Exercise description —
Every line below that has the word "Malawi" counts once; report how many lines that makes, with no other words.

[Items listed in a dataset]
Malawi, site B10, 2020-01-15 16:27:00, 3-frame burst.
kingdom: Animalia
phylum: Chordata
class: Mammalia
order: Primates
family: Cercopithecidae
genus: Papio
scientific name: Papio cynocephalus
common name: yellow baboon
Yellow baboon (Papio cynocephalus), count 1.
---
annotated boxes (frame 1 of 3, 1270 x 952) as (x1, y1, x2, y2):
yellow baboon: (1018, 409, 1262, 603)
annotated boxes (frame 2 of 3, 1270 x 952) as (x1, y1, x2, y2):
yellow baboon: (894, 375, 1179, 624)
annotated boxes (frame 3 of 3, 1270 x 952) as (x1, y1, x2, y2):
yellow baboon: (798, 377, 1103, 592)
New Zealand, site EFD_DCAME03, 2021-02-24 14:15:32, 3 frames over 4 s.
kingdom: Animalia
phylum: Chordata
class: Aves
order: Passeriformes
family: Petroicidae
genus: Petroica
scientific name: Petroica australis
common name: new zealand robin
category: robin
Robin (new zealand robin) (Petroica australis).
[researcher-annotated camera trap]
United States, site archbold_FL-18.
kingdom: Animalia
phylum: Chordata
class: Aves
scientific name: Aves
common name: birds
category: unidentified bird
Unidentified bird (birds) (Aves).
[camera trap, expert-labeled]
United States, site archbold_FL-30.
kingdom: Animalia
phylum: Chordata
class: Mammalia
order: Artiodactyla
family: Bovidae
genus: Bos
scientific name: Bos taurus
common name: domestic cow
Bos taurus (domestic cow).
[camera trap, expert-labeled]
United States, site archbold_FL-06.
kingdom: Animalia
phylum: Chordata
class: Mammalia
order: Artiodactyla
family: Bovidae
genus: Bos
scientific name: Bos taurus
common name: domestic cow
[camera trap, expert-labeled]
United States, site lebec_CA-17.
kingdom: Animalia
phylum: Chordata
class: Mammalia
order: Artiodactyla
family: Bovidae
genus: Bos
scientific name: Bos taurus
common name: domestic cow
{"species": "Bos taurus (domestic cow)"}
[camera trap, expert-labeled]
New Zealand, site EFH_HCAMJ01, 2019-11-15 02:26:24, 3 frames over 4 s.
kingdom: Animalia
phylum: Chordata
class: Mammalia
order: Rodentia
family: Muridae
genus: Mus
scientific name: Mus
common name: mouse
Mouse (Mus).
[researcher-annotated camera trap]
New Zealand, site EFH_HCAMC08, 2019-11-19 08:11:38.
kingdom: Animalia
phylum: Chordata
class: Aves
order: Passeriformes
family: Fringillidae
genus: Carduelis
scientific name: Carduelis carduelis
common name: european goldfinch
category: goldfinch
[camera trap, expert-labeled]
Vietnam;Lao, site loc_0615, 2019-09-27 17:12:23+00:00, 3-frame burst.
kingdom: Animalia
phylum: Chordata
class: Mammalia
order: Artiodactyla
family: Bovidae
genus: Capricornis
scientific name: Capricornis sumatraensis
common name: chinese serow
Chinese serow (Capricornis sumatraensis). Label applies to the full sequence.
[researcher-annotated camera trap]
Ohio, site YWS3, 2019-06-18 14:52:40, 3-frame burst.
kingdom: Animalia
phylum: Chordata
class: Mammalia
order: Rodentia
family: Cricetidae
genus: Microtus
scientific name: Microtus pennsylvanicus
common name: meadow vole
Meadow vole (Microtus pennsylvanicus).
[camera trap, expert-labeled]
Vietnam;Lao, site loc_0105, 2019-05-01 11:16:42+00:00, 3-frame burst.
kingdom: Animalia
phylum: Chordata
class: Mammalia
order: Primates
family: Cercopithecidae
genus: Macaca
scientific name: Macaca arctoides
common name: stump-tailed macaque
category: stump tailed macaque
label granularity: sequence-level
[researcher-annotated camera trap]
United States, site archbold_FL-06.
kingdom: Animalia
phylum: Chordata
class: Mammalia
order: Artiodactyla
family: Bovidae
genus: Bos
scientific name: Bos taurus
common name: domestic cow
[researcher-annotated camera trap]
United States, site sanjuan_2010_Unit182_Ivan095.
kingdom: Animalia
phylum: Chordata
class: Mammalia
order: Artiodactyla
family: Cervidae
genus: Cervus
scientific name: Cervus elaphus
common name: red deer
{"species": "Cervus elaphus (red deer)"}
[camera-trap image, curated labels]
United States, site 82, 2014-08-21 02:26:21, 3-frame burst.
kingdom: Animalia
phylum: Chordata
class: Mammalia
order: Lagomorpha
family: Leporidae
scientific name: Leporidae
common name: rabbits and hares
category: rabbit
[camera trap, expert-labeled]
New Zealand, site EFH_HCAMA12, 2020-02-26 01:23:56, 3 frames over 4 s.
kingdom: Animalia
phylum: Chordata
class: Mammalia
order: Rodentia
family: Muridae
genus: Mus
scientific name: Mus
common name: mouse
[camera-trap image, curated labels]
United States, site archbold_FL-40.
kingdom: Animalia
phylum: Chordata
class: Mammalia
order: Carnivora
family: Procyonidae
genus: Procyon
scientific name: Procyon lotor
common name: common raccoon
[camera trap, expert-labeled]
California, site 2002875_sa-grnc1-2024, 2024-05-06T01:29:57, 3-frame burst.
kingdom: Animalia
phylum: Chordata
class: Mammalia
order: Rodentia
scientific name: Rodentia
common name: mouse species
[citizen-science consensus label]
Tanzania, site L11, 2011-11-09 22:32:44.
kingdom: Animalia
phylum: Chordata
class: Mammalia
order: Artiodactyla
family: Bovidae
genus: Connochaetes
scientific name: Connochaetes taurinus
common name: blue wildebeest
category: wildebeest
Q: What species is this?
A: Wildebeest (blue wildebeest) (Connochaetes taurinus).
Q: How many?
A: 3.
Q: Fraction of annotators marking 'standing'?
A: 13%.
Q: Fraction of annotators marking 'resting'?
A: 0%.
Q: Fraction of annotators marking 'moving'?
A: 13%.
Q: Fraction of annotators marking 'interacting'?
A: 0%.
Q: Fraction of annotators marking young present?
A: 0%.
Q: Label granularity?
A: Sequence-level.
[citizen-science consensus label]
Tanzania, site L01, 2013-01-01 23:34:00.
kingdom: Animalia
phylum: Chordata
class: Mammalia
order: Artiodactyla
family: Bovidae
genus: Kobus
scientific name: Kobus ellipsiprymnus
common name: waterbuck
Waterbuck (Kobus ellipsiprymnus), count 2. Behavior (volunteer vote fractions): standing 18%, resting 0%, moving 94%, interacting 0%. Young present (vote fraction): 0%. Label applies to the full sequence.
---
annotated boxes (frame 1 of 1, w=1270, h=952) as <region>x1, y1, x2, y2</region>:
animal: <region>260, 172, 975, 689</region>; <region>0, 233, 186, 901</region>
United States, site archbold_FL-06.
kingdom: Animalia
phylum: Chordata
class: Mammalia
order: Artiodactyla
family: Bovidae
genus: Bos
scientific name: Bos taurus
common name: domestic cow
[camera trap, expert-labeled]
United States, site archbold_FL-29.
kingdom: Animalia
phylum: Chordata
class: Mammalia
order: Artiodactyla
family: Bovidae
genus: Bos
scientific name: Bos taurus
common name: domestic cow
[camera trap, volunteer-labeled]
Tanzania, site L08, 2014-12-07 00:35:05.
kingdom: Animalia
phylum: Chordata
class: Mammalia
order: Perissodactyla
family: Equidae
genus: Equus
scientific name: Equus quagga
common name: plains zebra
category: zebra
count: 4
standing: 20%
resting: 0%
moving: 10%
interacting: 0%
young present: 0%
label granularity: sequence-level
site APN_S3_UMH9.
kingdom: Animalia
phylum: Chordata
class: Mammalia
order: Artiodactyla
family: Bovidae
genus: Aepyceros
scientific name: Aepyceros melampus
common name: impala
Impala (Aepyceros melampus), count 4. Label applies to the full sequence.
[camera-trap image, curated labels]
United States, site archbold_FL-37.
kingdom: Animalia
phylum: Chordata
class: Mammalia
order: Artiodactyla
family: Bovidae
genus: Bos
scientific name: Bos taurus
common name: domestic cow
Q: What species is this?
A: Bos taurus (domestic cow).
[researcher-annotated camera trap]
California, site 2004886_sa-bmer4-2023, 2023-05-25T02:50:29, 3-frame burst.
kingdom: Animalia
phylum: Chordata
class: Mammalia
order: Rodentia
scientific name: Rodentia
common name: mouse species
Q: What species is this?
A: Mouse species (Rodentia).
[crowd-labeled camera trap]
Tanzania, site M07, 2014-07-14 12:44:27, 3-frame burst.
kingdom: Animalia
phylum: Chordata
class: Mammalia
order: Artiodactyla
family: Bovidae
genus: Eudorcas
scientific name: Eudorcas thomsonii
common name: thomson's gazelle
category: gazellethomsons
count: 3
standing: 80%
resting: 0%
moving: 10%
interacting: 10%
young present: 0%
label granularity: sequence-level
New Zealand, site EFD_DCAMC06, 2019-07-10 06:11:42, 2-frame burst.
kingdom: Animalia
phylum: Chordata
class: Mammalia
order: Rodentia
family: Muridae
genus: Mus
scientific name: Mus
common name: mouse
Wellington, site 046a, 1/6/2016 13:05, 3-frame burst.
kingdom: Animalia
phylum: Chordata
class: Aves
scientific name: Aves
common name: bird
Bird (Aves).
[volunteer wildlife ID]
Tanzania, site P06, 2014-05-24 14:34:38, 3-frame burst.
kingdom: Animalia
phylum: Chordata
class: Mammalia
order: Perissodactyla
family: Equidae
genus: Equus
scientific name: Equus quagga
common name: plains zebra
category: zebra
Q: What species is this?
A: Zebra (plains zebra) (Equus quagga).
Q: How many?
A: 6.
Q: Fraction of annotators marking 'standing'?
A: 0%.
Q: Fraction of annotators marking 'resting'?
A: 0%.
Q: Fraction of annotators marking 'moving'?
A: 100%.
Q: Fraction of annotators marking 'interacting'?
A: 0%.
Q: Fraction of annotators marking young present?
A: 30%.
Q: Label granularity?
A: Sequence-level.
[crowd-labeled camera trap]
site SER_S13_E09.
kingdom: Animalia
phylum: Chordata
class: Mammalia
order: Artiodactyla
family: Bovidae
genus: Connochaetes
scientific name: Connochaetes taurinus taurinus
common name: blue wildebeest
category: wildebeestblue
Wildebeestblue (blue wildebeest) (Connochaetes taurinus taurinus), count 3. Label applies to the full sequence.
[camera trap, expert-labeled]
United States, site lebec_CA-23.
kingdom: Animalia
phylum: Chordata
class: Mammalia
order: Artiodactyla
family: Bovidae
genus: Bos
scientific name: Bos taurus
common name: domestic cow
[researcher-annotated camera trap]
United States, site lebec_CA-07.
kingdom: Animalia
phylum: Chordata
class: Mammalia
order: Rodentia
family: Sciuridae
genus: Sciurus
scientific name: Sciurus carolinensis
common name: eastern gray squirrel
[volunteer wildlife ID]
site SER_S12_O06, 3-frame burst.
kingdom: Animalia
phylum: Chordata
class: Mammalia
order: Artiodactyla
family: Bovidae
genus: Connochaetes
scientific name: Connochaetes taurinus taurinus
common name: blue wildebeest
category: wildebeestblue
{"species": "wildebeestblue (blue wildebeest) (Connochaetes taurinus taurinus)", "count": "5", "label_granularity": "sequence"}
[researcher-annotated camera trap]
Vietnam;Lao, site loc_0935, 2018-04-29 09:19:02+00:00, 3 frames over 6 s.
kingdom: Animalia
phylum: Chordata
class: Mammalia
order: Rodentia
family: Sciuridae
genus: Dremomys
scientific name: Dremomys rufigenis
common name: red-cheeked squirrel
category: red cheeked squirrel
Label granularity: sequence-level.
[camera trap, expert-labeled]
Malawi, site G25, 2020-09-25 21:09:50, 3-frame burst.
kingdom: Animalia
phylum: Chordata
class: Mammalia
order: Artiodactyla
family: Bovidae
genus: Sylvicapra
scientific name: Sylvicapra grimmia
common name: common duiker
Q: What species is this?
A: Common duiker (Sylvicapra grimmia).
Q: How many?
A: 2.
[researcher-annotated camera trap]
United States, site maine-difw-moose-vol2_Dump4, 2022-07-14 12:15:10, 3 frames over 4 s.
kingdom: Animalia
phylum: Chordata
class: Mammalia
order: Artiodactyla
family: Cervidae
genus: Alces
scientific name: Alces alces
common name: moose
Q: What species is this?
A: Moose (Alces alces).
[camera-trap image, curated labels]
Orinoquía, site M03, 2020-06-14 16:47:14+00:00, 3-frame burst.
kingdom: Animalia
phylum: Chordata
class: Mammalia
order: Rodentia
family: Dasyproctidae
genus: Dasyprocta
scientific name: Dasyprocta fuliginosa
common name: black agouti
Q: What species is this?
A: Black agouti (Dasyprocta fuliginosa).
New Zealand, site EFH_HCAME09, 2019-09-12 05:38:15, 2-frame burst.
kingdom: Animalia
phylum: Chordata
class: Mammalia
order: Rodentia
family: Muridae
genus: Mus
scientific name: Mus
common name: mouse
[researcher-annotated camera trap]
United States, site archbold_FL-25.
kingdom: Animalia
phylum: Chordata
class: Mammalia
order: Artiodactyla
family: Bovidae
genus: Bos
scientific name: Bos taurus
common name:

Answer section —
2